A decisão também estabeleceu prazo de 15 dias para que o Estado e a SES-TO apresentem comprovação documental da regularização do atendimento obstétrico 24 horas na maternidade da unidade.
O novo despacho foi proferido após pedido de cumprimento de sentença apresentado pela 6ª Promotoria de Justiça de Gurupi. Segundo o Ministério Público do Estado do Tocantins (MPTO), mesmo após decisões judiciais anteriores, a escala de plantões obstétricos do HRG continua apresentando instabilidades, afetando o atendimento da população dos 19 municípios que integram a macrorregião Sul do Tocantins.
Entre os casos citados pelo Ministério Público está o de uma gestante de alto risco encaminhada de Sandolândia que deu entrada no hospital com diagnóstico de óbito fetal e permaneceu internada por cerca de três dias sem avaliação de médico especialista. Conforme documentos apresentados na investigação, a própria direção do HRG informou que não havia obstetra plantonista escalado nos dias 5 e 6 de maio de 2026.
Para o promotor de Justiça Marcelo Lima Nunes, responsável pelo caso, a situação representa uma falha continuada na oferta de um serviço considerado essencial e evidencia o descumprimento de uma determinação judicial que busca garantir a assistência obstétrica na unidade.
A disputa judicial envolvendo a obstetrícia do Hospital Regional de Gurupi teve início em 2016, quando o MPTO ingressou com uma Ação Civil Pública após identificar problemas nas escalas médicas da maternidade.
A sentença tornou-se definitiva em junho de 2019 e determinou que o Estado mantivesse equipes completas para garantir o funcionamento do serviço. Com a continuidade dos problemas, o Ministério Público voltou a recorrer à Justiça para exigir o cumprimento da decisão.
Na análise mais recente, a Justiça rejeitou o pedido do Estado para retirar ou reduzir as penalidades aplicadas anteriormente e considerou que a elevação da multa é necessária para reforçar o cumprimento da obrigação determinada judicialmente.
SES-TO diz que adota medidas para manter atendimento obstétrico no HRG
Procurada, a Secretaria de Estado da Saúde (SES-TO) informou que já vem adotando medidas para garantir a continuidade do atendimento obstétrico no Hospital Regional de Gurupi. Entre as ações citadas pela pasta está um chamamento público para contratação temporária de médicos especialistas em Ginecologia e Obstetrícia.

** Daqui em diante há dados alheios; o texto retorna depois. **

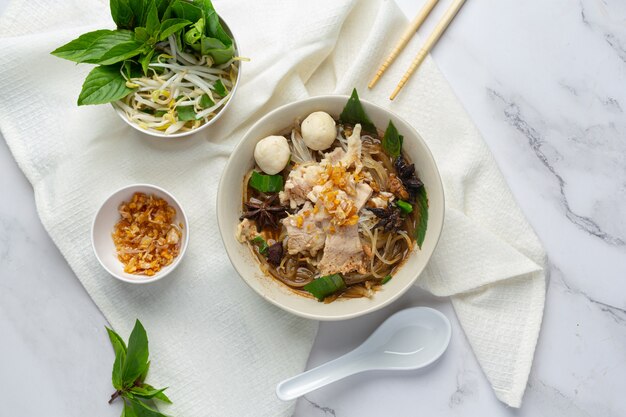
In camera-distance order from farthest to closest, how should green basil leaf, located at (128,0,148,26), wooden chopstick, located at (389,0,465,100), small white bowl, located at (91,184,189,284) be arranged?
wooden chopstick, located at (389,0,465,100)
small white bowl, located at (91,184,189,284)
green basil leaf, located at (128,0,148,26)

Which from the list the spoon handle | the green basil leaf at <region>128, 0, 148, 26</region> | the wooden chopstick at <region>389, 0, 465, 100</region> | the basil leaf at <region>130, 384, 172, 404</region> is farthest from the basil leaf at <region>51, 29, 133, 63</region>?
the spoon handle

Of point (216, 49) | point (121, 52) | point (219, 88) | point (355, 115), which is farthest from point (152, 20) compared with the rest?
point (355, 115)

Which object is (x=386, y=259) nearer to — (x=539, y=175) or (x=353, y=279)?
(x=353, y=279)

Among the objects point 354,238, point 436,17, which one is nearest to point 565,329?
point 354,238

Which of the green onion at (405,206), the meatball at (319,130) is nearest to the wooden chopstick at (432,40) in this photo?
the meatball at (319,130)

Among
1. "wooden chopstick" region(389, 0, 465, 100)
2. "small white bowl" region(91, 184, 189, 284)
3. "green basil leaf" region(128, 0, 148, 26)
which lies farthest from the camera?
"wooden chopstick" region(389, 0, 465, 100)

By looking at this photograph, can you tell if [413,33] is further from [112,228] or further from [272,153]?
[112,228]

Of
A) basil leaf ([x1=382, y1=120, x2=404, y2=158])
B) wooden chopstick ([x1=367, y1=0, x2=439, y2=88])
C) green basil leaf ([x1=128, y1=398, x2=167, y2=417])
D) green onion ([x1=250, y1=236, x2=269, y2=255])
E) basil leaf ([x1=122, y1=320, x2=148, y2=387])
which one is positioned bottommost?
green basil leaf ([x1=128, y1=398, x2=167, y2=417])

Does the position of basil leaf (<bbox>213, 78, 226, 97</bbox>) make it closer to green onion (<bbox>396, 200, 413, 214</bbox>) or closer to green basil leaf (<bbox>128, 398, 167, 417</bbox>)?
green onion (<bbox>396, 200, 413, 214</bbox>)
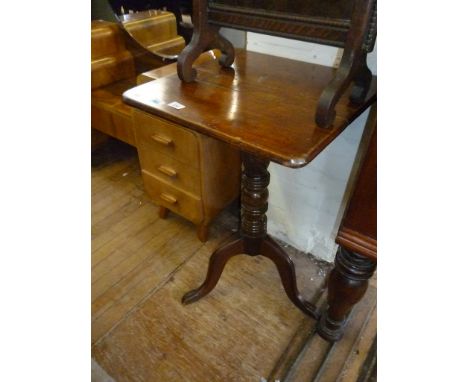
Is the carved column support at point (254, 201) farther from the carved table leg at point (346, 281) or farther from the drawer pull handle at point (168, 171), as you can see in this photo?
the drawer pull handle at point (168, 171)

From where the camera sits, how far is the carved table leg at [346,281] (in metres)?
0.80

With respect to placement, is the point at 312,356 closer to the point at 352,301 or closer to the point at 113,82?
the point at 352,301

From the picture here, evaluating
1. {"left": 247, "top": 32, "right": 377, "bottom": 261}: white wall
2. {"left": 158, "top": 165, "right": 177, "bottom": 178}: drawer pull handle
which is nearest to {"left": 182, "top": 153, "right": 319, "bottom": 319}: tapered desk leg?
{"left": 247, "top": 32, "right": 377, "bottom": 261}: white wall

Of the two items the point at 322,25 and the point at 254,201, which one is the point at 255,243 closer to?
the point at 254,201

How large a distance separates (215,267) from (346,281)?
0.48 meters

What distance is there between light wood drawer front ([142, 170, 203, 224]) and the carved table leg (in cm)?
65

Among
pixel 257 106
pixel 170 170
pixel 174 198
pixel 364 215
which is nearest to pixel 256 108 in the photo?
pixel 257 106

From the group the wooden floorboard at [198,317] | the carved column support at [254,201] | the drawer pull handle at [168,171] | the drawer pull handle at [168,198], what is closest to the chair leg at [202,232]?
the wooden floorboard at [198,317]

A secretaria afirmou ainda que tem realizado ajustes nas escalas médicas, com readequação conforme a demanda assistencial, além de incentivar a realização de plantões extraordinários e manter médicos clínicos 24 horas para triagem e suporte, segundo a pasta, permitindo que os obstetras sejam direcionados para atendimentos de maior complexidade, como procedimentos e partos.
A SES-TO também informou que o concurso público com oferta de 5.124 vagas para 31 categorias profissionais contempla áreas assistenciais, incluindo enfermeiros e médicos obstetras.
A pasta afirmou que segue buscando soluções permanentes para o fortalecimento da rede estadual de saúde.